Derivation of Green's function in Evans' PDE book. In the book of Evans, on page 34 equation $(25)$ isn't the RHS should be minus what is written there, I mean he uses the fact that $\Delta \Phi(y-x) = \delta(y-x)$ on $U$, and he moves the second term in eq. $(24)$ to the RHS.
If this is not the case then how did he derive equation $(25)$?

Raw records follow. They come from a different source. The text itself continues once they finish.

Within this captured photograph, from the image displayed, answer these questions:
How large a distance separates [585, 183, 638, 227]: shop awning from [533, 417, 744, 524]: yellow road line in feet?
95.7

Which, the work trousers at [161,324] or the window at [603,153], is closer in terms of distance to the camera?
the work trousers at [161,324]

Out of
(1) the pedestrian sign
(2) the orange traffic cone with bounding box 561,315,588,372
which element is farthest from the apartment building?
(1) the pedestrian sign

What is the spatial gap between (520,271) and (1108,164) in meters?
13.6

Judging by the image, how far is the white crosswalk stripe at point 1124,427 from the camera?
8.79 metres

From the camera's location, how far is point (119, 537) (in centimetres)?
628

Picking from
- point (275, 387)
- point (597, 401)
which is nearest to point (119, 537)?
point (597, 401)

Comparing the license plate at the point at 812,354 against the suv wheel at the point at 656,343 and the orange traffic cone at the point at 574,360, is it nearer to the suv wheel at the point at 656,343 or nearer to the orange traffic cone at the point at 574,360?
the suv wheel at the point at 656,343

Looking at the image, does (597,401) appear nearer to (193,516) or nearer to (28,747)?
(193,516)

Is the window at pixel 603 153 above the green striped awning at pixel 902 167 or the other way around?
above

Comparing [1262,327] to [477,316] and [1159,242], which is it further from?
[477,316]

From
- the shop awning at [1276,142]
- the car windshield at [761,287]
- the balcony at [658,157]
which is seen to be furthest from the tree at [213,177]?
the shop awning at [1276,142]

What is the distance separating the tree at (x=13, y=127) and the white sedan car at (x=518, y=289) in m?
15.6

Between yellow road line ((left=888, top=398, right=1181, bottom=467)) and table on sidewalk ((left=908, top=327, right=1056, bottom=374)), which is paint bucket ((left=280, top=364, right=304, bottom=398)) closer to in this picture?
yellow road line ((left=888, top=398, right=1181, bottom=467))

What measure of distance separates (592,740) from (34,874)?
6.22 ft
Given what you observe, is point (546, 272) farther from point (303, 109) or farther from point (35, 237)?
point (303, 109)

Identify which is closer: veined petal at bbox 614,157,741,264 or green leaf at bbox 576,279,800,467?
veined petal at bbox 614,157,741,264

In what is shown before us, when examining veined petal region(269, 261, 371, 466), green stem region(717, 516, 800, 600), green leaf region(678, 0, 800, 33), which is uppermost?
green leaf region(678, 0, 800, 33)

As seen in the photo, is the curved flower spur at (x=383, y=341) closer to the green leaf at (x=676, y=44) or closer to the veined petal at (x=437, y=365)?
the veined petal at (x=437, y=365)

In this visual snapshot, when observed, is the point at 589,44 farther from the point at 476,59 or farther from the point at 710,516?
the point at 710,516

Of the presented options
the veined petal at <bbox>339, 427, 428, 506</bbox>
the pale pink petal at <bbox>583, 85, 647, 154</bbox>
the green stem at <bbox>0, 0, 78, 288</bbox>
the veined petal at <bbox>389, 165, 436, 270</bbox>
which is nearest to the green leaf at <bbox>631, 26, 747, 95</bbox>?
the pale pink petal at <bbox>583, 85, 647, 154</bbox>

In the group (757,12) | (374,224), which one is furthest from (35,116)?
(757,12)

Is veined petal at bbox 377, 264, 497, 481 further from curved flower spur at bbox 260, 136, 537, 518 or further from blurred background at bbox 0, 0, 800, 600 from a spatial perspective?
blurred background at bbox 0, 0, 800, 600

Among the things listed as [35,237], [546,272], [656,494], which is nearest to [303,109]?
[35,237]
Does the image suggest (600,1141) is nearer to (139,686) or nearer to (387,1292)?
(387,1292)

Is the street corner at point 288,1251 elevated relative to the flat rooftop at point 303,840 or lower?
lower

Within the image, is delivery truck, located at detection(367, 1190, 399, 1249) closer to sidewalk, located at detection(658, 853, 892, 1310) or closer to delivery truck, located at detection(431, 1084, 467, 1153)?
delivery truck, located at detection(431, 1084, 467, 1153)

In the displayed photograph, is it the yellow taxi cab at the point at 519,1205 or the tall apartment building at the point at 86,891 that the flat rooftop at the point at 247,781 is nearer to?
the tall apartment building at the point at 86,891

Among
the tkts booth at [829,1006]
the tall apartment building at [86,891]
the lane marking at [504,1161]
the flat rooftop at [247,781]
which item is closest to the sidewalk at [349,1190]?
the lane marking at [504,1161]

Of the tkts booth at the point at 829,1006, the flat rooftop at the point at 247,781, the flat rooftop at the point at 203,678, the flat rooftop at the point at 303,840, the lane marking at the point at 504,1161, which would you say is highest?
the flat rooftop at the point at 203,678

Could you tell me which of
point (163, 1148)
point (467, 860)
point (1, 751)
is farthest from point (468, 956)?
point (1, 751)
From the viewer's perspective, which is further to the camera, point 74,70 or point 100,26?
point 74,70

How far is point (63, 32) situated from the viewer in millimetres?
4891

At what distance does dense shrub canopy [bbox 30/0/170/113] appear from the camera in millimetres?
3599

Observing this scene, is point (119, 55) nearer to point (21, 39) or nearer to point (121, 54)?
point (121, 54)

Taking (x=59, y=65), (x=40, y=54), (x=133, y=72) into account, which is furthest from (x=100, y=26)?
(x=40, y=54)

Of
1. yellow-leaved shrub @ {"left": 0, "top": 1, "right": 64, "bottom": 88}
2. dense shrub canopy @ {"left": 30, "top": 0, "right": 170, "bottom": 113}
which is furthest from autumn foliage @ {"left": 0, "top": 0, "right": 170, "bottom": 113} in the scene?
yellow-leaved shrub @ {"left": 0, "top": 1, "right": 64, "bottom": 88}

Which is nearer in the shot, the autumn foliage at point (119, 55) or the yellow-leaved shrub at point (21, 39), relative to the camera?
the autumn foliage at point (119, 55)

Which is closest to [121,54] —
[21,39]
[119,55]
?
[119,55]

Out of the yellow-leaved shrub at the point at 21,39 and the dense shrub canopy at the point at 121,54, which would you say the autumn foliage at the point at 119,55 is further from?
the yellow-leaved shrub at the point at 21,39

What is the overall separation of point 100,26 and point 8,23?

The book has a preview on pages 33-34.
https://books.google.co.il/books?id=Xnu0o_EJrCQC&printsec=frontcover#v=onepage&q&f=false
 A: The following is Theorem 1 at page 23 in Evans' book

Let $u = \Phi * f$, then $u \in C^2$ and $\color{red}{-}\Delta u = f.$

Then one adopts the notation $$-\Delta \Phi = \delta_0,$$ thanks to which we can formally compute $$-\Delta u = (-\Delta \Phi) * f = \int \delta(x - y)f(y) = f(x).$$
This should fix your sign problem.
A: Recently I also faced the problem. Here is my way of thinking:
Begining with Eq. (\ref{eq-24}) in p. 33 of Evans' book:
\begin{align}
&\int_{V_\varepsilon} u(y)\Delta\Phi(y-x)-\Phi(y-x)\Delta u(y)\,dy\\
&\qquad=\int_{\partial V_\varepsilon} u(y)\frac{\partial\Phi}{\partial\nu}(y-x)-\Phi(y-x)\frac{\partial u}{\partial\nu}(y)\,dS(y)\tag{24}\label{eq-24}\\
&\qquad=\int_{\partial(U-B(x,\varepsilon))} u(y)\frac{\partial\Phi}{\partial\nu}(y-x)-\Phi(y-x)\frac{\partial u}{\partial\nu}(y)\,dS(y)\\
&\qquad=\int_{\partial U} u(y)\frac{\partial\Phi}{\partial\nu}(y-x)-\Phi(y-x)\frac{\partial u}{\partial\nu}(y)\,dS(y)\\
&\qquad\qquad+\int_{\partial B(x,\varepsilon)} u(y)\frac{\partial\Phi}{\partial\nu^\ast}(y-x)-\Phi(y-x)\frac{\partial u}{\partial\nu^\ast}(y)\,dS(y)
\end{align}
where $\nu^\ast$ denotes the inward pointing unit normal along $\partial B(x,\varepsilon)$, which has the same property as $\nu$ in p. 24 of the book. Therefore, as what p. 24 calculates thereafter, we may obtain the equation in the last of p. 33, implying Eq. (25).